*Text section*.
Poesaka Terpendam (Perfected Spelling: Pusaka Terpendam; Indonesian for Buried Treasure) is a 1941 film from the Dutch East Indies produced by Tan's Film and starring Roekiah, Djoemala, and Kartolo.

==Plot==
Two young men, Agoes and Badjoel, travel from Palembang to West Java and are told of the beauty of two sisters, Zaenab and Djoeleha, who live in Cicadas village with their father. The friends decided to visit Cicadas. Meanwhile, a local bandit leader named Ramelan has asked for Zaenab's hand in marriage. She and her father Ardi refuse, and Ramelan is forced to leave.

Through an old letter found on Ardi, Ramelan learns of a buried treasure containing some 30,000 gulden. He decided to dig it up, kidnapping Zaenab and Djoeleha in the process. Seeing this, Agoes and Badjoel follow Ramelan to his gang's hideout in a cave and fight to save the treasure and girls.

After rescuing the girls and defeating the bandits, Agoes and Badjoel are allowed to marry Zaenab and Djoeleha. The treasure, meanwhile, is divided amongst them.

==Production==
Poesaka Terpendam was produced by Tan's Film and starred Roekiah and Rd Djoemala. It also featured Titing, Kartolo, Ismail, Ramli, and Wolly Sutinah. Shooting for the film, originally titled Poesaka Pendeman, began in June 1941. Scenes for this black-and-white film were shot in Banten, including Lake Tasikardi in Serang and Lake Tikoro in Rajamandala. The film featured several kroncong songs, some sung by Roekiah.

==Release and reception==
Poesaka Terpendam was released on 22 October 1941, on the Eid ul-Fitr holiday. It was debuted simultaneously at the Sampoerna Theatre in Surabaya, the Luxor Theatre in Yogyakarta, the Centraal Theatre in Buitenzorg, and the Rialto Theatre in Senen, Batavia. A preview in Poestaka Timoer promised a great performance from Roekiah as well as an extraordinarily comic one from Kartolo.

Pertjatoeran Doenia dan Film wrote that it was the only film to date in which Djoemala seemed out of place, the reviewer wrote that Djoemala seemed overly stiff and unnatural during the fight scenes. A review in De Indische Courant praised the film's scenery.

*Data provided*.
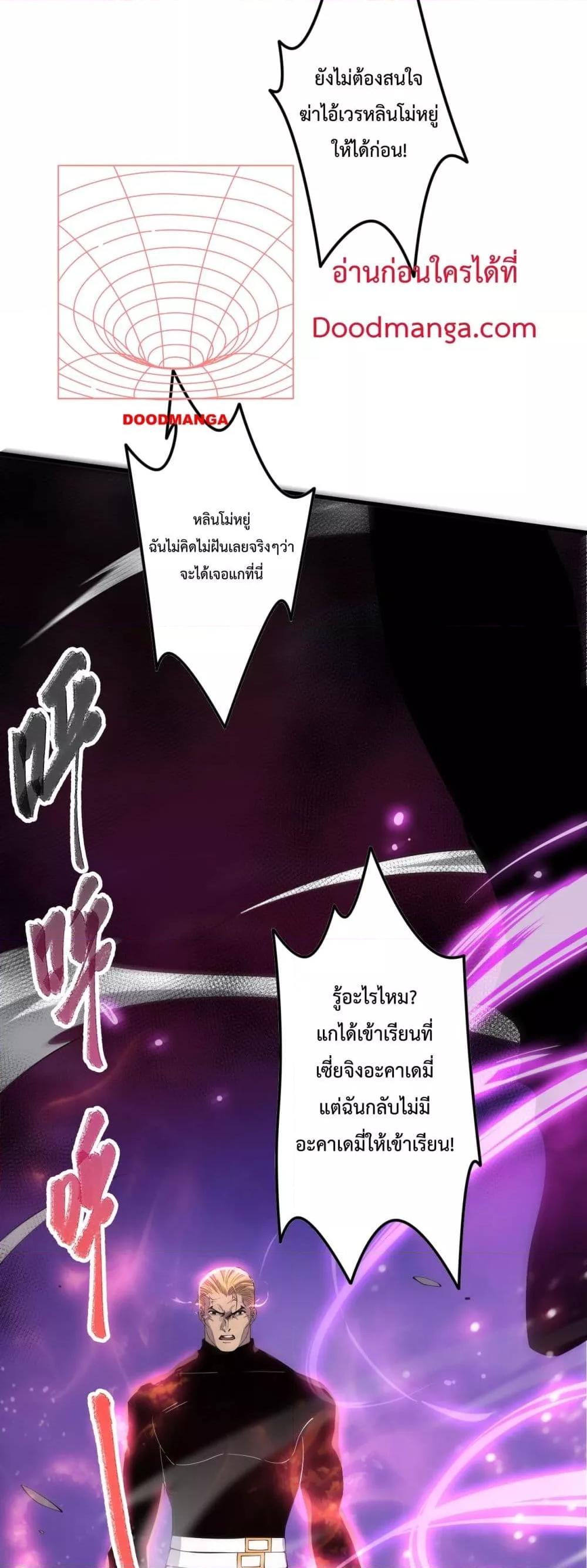 อ่านมังงะ Necromancer King of The Scourge ตอนที่ 64/27.jpg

*What you need to do*. Using the text about Poesaka Terpendam, explain in one to three sentences why the reviewer for Pertjatoeran Doenia dan Film thought Djoemala seemed out of place in this film.

*Solution for this task*. The reviewer found Djoemala overly stiff and unnatural during the fight scenes. For that reason, the reviewer called it the only film to date in which he seemed out of place.